Action: Reflect on how often you receive feedback tied to measurable outcomes. If recognition feels inconsistent, request a short check-in focused on goals and progress rather than performance ratings. Consistent feedback helps clarify what success looks like within your team.
2. Does your current working arrangement help or hinder your development?
Action: Evaluate how hybrid, remote, or in-office expectations affect your ability to collaborate, learn, and stay visible. If you feel disconnected from learning opportunities, ask to shadow a project, attend team strategy meetings, or set recurring virtual touchpoints with your manager.
3. Are professional growth discussions happening regularly?
Action: Keep a personal record of projects, metrics, and new skills gained. Use this as the foundation for structured career conversations. Proactive documentation helps your leaders understand your trajectory and advocate for you when advancement opportunities arise.
4. How supported do you feel by your immediate team?

### Directive A:
In the career advice text, what does it say to keep a personal record of?
### Directive B:
Repeat the part of the career advice text that opens with the words containing "Action: Keep a" and closes with "your immediate team?".
### Directive C:
Proceed with the career advice text on workplace growth, picking up after its final line.
The items that come next have no connection to the career advice text.

(Scene question records)
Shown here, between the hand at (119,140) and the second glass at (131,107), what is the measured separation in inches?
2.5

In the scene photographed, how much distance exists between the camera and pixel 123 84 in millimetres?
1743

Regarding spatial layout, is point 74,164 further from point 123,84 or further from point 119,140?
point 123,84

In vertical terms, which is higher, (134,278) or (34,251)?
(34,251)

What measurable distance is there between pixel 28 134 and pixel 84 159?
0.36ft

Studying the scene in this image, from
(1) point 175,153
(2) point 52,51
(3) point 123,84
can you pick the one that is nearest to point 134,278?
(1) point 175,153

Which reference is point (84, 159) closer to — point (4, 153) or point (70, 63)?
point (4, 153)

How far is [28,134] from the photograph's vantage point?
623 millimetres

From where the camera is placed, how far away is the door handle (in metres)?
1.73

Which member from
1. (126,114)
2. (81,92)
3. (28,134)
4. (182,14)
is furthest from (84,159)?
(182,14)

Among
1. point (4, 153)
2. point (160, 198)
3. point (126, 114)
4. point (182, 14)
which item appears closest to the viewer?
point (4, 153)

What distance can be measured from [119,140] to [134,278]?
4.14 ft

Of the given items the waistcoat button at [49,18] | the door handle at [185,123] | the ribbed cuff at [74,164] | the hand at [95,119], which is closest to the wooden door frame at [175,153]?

### Task output A:
Projects, metrics, and new skills gained.

### Task output B:
Action: Keep a personal record of projects, metrics, and new skills gained. Use this as the foundation for structured career conversations. Proactive documentation helps your leaders understand your trajectory and advocate for you when advancement opportunities arise.
4. How supported do you feel by your immediate team?

### Task output C:
Action: Consider whether communication flows both ways. If collaboration feels one-sided, identify one specific improvement—such as weekly debriefs, open task boards, or shared project updates—that can help create a stronger sense of accountability and teamwork.
5. Are compensation and career advancement transparent enough to build trust?
Action: If salary ranges or promotion criteria feel unclear, approach the topic respectfully during a review or one-on-one meeting. Framing the question around “clarity and expectations” rather than “comparison” encourages constructive dialogue and shows initiative.
Takeaway:
Self-awareness is the first step toward professional growth. By assessing clarity, communication, and support within your current role, you can better position yourself for advancement while contributing to a stronger, more transparent team culture.
KHS Final Thoughts
The working world within law firms has entered a new stage of balance. Pay, flexibility, and connection are now more closely linked than ever before.
Remote and hybrid work have rebalanced what professionals value most: autonomy, connection, and fairness. For firms and leaders, the challenge now is to ensure that compensation frameworks evolve in step with those values.
Firms that get it right won’t just attract talent—they’ll keep it.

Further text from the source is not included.